TEXTO.
------------

Por detrás deste biombo eleitoral europeu está a ideia de que o super-Estado europeu é democrático porque até tem um Parlamento e este até é eleito em eleições semelhantes às que os Estados realizam para os Parlamentos nacionais. Nada mais falso, apesar de nos últimos anos o Parlamento Europeu ter visto os seus poderes paulatinamente aumentados. O Parlamento Europeu é uma instituição comunitária cujos membros são regiamente pagos e que é dominado por dois grandes partidos federalistas, o Partido Socialista Europeu e o Partido Popular Europeu, nos quais se integram o PS, o PSD e o CDS. No caso português, actualmente, mais valia o PS, o PSD e o CDS concorrerem com uma lista única ao Parlamento Europeu. Ninguém perceberia que se trata de três partidos diferentes.

------------

DADOS DE ENTRADA.
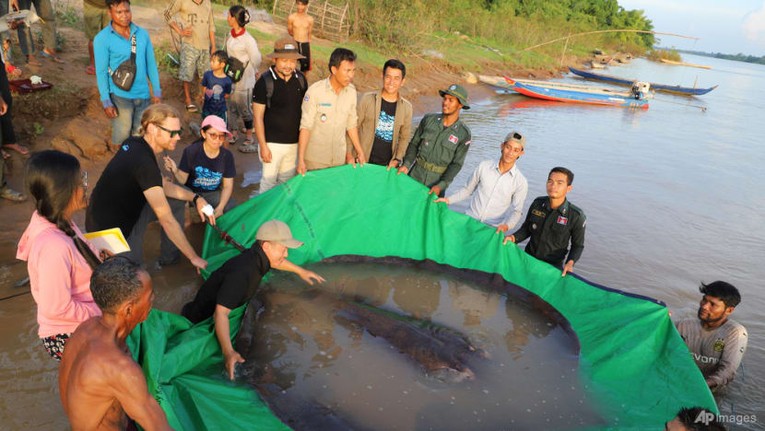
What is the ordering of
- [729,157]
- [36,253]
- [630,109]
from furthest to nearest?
[630,109]
[729,157]
[36,253]

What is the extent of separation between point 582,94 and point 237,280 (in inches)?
783

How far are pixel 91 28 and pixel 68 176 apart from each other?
6181 millimetres

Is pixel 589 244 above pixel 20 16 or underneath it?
underneath

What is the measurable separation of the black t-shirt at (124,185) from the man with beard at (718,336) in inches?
166

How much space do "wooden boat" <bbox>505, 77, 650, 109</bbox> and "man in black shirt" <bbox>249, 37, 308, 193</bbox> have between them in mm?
15712

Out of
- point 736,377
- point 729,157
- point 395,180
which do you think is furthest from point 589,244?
point 729,157

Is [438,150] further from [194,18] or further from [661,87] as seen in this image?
[661,87]

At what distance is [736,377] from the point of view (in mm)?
4520

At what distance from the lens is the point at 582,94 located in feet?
65.9

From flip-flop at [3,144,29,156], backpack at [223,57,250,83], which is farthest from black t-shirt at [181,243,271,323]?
backpack at [223,57,250,83]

------------

TRABALHO PEDIDO.
A - Responda às perguntas abaixo a partir do texto sobre o Parlamento Europeu.
(i) Que dois grandes partidos dominam o Parlamento Europeu?
(ii) Que partidos portugueses se integram nesses dois partidos?
(iii) O que aconteceu aos poderes do Parlamento Europeu nos últimos anos?
B - Apresente a listagem completa como uma lista JSON de strings, com uma string por linha e sem as linhas em branco. Deixe as imagens de fora da resposta.

RESPOSTAS.
A -
(i) O Partido Socialista Europeu e o Partido Popular Europeu.
(ii) O PS, o PSD e o CDS.
(iii) Foram paulatinamente aumentados.

B -
[
  "What is the ordering of",
  "- [729,157]",
  "- [36,253]",
  "- [630,109]",
  "from furthest to nearest?",
  "[630,109]",
  "[729,157]",
  "[36,253]",
  "What is the extent of separation between point 582,94 and point 237,280 (in inches)?",
  "783",
  "How far are pixel 91 28 and pixel 68 176 apart from each other?",
  "6181 millimetres",
  "Is pixel 589 244 above pixel 20 16 or underneath it?",
  "underneath",
  "What is the measurable separation of the black t-shirt at (124,185) from the man with beard at (718,336) in inches?",
  "166",
  "How much space do \"wooden boat\" <bbox>505, 77, 650, 109</bbox> and \"man in black shirt\" <bbox>249, 37, 308, 193</bbox> have between them in mm?",
  "15712",
  "Out of",
  "- point 736,377",
  "- point 729,157",
  "- point 395,180",
  "which do you think is furthest from point 589,244?",
  "point 729,157",
  "Is [438,150] further from [194,18] or further from [661,87] as seen in this image?",
  "[661,87]",
  "At what distance is [736,377] from the point of view (in mm)?",
  "4520",
  "At what distance from the lens is the point at 582,94 located in feet?",
  "65.9",
  "From flip-flop at [3,144,29,156], backpack at [223,57,250,83], which is farthest from black t-shirt at [181,243,271,323]?",
  "backpack at [223,57,250,83]"
]